Records excerpted from a collection

◇ ◇ ◇ ◇ ◇ ◇ ◇

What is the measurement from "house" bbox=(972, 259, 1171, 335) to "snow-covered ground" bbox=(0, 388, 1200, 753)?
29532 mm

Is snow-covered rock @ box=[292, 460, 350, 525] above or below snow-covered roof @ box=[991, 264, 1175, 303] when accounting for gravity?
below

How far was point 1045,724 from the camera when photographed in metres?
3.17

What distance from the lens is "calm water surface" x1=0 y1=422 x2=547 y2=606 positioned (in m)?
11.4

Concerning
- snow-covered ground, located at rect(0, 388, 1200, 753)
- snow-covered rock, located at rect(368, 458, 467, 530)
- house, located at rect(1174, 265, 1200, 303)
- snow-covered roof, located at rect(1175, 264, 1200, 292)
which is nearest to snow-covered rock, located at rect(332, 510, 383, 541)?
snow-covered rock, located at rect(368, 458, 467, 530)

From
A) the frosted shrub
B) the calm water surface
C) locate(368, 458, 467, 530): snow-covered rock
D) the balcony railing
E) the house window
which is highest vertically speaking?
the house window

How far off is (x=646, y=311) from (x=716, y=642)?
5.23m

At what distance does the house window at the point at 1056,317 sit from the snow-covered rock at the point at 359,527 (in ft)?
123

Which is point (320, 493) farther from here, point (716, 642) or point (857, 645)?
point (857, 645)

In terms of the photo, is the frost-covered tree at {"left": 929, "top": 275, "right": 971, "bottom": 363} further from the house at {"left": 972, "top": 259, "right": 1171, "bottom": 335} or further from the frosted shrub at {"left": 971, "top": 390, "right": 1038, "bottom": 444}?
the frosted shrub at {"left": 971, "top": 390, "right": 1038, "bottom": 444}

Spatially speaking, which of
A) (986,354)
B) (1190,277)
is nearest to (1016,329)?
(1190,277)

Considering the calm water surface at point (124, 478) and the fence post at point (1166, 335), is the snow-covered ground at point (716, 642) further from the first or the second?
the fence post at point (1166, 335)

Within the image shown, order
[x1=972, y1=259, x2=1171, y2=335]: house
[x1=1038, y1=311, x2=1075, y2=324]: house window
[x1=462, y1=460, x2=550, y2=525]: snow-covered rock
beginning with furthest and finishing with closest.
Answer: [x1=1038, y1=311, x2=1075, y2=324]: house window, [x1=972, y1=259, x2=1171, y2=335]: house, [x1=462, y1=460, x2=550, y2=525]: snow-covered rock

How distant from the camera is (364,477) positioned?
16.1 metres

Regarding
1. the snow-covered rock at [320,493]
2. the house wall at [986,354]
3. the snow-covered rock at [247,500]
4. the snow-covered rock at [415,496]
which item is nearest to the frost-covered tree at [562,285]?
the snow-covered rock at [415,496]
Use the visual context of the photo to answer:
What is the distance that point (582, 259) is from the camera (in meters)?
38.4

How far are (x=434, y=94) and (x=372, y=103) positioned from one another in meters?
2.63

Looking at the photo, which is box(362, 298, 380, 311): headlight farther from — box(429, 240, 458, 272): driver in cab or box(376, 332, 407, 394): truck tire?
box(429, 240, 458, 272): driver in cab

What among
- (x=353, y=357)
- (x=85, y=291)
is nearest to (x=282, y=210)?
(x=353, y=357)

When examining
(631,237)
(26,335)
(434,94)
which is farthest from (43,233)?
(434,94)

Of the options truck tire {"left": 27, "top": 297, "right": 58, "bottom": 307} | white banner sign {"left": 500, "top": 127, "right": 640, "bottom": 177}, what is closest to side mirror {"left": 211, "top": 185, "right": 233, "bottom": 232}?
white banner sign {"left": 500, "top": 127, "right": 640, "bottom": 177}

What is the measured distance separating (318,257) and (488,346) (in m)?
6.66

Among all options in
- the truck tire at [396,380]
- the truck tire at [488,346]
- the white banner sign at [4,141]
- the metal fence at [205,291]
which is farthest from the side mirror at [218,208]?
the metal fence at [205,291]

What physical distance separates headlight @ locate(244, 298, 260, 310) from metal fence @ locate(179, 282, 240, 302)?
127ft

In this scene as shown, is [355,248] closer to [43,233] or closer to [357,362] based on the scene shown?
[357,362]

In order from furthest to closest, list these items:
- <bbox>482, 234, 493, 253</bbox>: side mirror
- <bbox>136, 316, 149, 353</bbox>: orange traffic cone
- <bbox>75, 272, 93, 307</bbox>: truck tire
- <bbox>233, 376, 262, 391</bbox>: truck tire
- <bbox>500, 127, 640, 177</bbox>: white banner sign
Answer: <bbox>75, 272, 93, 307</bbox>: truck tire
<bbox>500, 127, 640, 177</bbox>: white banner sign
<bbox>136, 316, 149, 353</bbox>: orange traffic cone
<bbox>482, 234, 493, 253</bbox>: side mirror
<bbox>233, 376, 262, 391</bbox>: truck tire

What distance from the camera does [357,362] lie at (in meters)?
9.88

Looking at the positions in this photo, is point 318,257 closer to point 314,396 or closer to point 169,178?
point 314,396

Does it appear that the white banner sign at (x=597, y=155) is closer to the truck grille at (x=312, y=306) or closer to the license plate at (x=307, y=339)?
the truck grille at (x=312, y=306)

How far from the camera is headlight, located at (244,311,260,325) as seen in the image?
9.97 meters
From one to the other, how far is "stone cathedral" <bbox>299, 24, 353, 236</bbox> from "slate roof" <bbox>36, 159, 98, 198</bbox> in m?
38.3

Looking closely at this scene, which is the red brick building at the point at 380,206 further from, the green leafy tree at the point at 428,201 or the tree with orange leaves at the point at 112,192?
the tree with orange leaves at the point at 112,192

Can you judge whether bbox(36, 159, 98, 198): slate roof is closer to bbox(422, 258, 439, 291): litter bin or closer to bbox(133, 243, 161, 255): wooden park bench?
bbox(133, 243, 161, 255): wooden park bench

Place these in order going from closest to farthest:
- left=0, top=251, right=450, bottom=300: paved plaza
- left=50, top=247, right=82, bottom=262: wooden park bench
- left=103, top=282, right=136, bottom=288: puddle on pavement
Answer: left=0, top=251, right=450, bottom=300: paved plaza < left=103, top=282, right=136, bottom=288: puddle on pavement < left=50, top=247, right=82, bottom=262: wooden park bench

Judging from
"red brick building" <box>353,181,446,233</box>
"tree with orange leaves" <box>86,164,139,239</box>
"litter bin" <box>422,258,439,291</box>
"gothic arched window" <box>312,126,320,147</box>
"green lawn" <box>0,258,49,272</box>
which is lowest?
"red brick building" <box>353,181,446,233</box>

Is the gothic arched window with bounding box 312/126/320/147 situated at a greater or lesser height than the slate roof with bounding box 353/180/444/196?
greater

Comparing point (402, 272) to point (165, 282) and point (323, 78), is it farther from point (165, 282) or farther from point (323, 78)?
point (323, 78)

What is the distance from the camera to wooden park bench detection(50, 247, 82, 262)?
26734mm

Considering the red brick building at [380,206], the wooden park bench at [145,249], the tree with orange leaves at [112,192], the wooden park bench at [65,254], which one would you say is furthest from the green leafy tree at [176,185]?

◇ ◇ ◇ ◇ ◇ ◇ ◇

Scale the records above, starting at the line containing "What is the distance from" and ending at the end of the records, by reproducing every line in that span, including the requests. Multiply each number in the answers, such as distances, by 0.6 and round to whole numbers, with halves rounded up.

What is the distance from the camera to wooden park bench detection(50, 247, 82, 262)?
16040mm

Considering the red brick building at [380,206], the wooden park bench at [145,249], the tree with orange leaves at [112,192], the wooden park bench at [65,254], which one would you say is furthest from the green leafy tree at [176,185]?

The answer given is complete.